Veranstaltung der Zukunftsinitiative Rheinland-Pfalz (Zirp) im Arp-Museum

 

"Kultur- und Kreativwirtschaft" ist heute ein ökonomischer Gigant

 
ape. Rolandseck. Der in den späten 1980ern aufgekommene Trend, Kultur und Künste als ökonomischen Standortfaktor zu werten, hat ein neues Stadium erreicht. Sie werden nunmehr unter dem Begriff "Kultur- und Kreativwirtschaft" als eigenständiger Wirtschaftszweig verstanden. Ein Zweig von immensem gesamtwirtschaftlichen Gewicht, wurde jetzt bei einer Veranstaltung der Zukunftsinitiative Rheinland-Pfalz (Zirp) deutlich.
 
Es sind zuvorderst die Zahlen, die das Publikum im Arp-Museums Rolandseck staunen machen. 3,3 Milliarden Euro Umsatz generiere die Kultur- und Kreativwirtschaft allein in Rheinland-Pfalz, erklärt eingangs Ministerpräsident Kurt Beck.
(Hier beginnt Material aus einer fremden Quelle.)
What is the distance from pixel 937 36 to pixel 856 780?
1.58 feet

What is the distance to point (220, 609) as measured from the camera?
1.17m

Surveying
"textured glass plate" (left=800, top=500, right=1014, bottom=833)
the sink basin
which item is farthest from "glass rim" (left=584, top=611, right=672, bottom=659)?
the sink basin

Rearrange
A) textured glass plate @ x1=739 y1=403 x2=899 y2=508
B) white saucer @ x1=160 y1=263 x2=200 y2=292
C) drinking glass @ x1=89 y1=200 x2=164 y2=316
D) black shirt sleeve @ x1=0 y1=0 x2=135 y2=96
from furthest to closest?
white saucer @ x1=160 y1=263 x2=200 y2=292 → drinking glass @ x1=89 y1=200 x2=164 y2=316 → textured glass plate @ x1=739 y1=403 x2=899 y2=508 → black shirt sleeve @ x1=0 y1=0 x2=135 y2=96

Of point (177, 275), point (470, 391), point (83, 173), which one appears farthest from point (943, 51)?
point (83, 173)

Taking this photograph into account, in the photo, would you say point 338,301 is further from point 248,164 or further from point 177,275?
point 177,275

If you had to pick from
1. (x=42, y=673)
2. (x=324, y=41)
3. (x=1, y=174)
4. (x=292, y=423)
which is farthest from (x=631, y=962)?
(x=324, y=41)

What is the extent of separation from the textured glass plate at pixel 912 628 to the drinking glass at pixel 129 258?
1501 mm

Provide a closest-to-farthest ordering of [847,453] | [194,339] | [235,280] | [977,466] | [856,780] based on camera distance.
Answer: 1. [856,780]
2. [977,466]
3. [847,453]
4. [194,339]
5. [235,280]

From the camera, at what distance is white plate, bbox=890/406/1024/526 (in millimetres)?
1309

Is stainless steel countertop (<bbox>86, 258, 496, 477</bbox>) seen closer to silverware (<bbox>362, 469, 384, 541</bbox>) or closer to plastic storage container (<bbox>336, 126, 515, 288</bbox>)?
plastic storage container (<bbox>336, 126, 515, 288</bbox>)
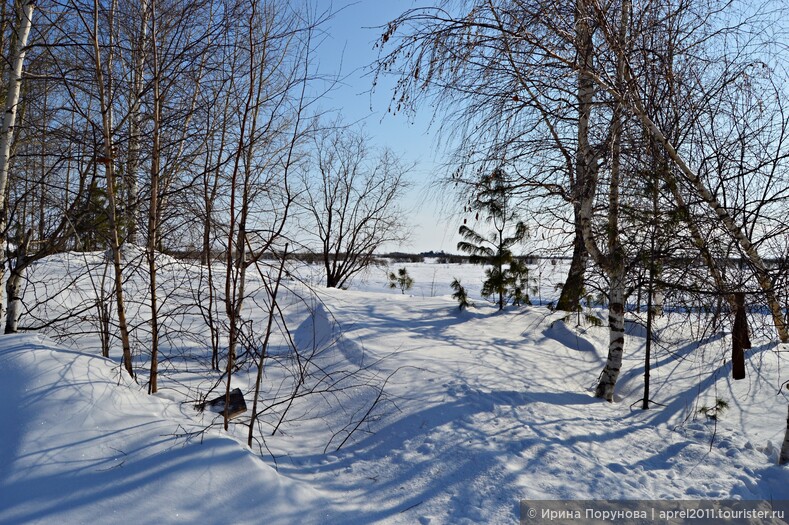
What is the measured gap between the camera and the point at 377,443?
140 inches

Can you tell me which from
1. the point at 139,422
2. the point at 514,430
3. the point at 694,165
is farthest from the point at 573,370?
the point at 139,422

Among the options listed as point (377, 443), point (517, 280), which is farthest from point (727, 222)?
point (517, 280)

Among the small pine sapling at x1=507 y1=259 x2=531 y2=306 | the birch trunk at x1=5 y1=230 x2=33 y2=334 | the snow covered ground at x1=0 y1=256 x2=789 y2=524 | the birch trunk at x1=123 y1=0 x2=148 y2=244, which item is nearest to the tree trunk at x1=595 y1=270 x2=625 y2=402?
the snow covered ground at x1=0 y1=256 x2=789 y2=524

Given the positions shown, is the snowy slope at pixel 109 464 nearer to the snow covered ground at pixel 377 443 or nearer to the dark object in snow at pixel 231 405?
the snow covered ground at pixel 377 443

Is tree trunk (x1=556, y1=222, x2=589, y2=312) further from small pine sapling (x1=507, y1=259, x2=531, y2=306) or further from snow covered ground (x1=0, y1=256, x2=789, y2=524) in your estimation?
small pine sapling (x1=507, y1=259, x2=531, y2=306)

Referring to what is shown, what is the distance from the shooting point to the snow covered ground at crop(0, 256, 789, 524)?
2.30m

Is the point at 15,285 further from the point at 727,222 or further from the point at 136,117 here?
the point at 727,222

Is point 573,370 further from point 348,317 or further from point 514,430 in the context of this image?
point 348,317

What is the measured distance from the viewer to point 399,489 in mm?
2920

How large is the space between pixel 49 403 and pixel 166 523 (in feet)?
3.72

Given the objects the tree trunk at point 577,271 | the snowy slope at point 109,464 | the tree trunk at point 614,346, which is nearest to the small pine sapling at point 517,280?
the tree trunk at point 577,271

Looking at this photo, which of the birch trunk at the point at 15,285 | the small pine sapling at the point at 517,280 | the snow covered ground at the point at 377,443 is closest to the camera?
the snow covered ground at the point at 377,443

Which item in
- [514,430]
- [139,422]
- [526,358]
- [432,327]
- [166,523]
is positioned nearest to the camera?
[166,523]

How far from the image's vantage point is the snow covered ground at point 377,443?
230cm
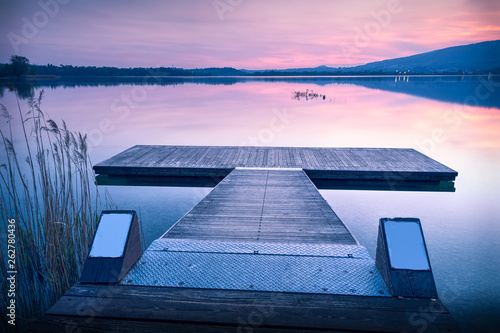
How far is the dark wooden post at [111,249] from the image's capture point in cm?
261

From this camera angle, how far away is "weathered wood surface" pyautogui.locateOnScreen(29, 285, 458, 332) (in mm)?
2133

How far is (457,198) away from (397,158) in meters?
2.10

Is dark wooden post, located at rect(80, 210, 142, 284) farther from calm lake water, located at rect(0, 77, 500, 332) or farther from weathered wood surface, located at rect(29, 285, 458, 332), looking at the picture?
calm lake water, located at rect(0, 77, 500, 332)

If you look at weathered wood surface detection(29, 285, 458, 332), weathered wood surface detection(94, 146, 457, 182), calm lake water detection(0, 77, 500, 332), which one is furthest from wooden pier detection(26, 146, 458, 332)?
weathered wood surface detection(94, 146, 457, 182)

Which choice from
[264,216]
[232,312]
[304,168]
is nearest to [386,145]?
[304,168]

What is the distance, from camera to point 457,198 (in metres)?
8.95

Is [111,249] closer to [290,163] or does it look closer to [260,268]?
[260,268]

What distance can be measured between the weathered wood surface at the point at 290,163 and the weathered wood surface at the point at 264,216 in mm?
1982

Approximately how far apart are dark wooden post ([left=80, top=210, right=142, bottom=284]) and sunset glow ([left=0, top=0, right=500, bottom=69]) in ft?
10.1

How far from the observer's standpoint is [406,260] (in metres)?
2.42

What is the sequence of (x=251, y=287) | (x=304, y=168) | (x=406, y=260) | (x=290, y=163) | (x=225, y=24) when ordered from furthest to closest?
1. (x=225, y=24)
2. (x=290, y=163)
3. (x=304, y=168)
4. (x=251, y=287)
5. (x=406, y=260)

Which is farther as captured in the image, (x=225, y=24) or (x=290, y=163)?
(x=225, y=24)

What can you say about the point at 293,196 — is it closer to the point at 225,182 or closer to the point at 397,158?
the point at 225,182

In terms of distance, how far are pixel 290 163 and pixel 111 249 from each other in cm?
735
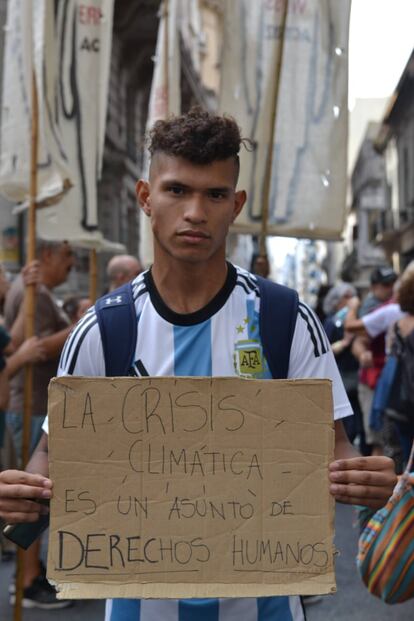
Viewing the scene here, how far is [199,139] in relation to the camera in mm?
2279

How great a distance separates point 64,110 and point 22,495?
146 inches

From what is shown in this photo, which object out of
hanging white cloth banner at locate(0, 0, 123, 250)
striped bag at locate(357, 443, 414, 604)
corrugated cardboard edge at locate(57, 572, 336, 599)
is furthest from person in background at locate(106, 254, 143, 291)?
corrugated cardboard edge at locate(57, 572, 336, 599)

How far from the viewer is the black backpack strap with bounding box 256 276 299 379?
7.66 ft

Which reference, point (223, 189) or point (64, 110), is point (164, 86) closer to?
point (64, 110)

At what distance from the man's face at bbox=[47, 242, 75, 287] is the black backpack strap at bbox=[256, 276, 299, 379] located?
361cm

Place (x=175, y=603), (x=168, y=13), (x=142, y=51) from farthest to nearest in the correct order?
(x=142, y=51) → (x=168, y=13) → (x=175, y=603)

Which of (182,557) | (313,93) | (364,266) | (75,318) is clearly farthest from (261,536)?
(364,266)

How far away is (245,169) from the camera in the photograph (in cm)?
557

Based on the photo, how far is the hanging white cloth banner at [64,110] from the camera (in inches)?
205

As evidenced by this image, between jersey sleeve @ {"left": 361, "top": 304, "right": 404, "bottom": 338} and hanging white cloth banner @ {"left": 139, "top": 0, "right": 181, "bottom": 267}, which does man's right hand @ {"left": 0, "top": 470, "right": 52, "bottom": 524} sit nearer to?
jersey sleeve @ {"left": 361, "top": 304, "right": 404, "bottom": 338}

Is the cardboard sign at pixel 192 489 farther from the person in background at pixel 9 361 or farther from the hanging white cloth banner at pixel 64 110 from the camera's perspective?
the hanging white cloth banner at pixel 64 110

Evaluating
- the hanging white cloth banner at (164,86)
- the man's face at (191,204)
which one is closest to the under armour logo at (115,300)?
the man's face at (191,204)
Zirp-Vorsitzender Harald Schwager weist der Sparte mit 132 Milliarden Gesamtumsatz und rund einer Million Beschäftigten bundesweit gar den dritten Platz unter den Wirtschaftsbranchen in Deutschland zu. Karin Drda-Kühn vom Verein Kultur und Arbeit stellt eine Berechnung vor, wonach allein die Kulturerbe-Bewirtschaftung EU-weit 300 000 Menschen direkt beschäftigt und Arbeit für weitere acht Millionen externe Dienstleister mobilisiert.

Kaum einer der versammelten Unternehmer, Politiker, Hochschulprofessoren, Vertreter von Wirtschaftskammern, ja nicht einmal die kleine Gruppe der anwesenden Kulturschaffenden selbst, hätte mit derartigen Dimensionen gerechnet. Plötzlich beanspruchen Musik, Literatur, Theater, Bildende Kunst, Film, Design, Archäologie Kulturerbepflege und Co. als Wirtschaftsbranche einen Platz inmitten der Elefantenrunde aus Automobil-, Chemie- oder Energiewirtschaft.

Woher so plötzlich dieses Gewicht? Ein von unserem Kulturchef Claus Ambrosius moderiertes Podiumsgespräch erhellt: Man hat bis vor Kurzem einfach nicht richtig hingeschaut, zumal in Deutschland. Erst allmählich greife auch hier um sich, was in Großbritannien und Skandinavien seit zehn Jahren Usus ist: Systematische Erforschung, Entwicklung und Vernetzung der Potenziale innerhalb der Kultur- und Kreativwirtschaft sowie mit anderen Branchen. In Großbritannien gelte das als "nationale Aufgabe"; international sei man überzeugt, dass die Kreativbranche "eine entscheidende Rolle bei der Gesundung der Weltwirtschaft spielen kann", so Drda-Kühn.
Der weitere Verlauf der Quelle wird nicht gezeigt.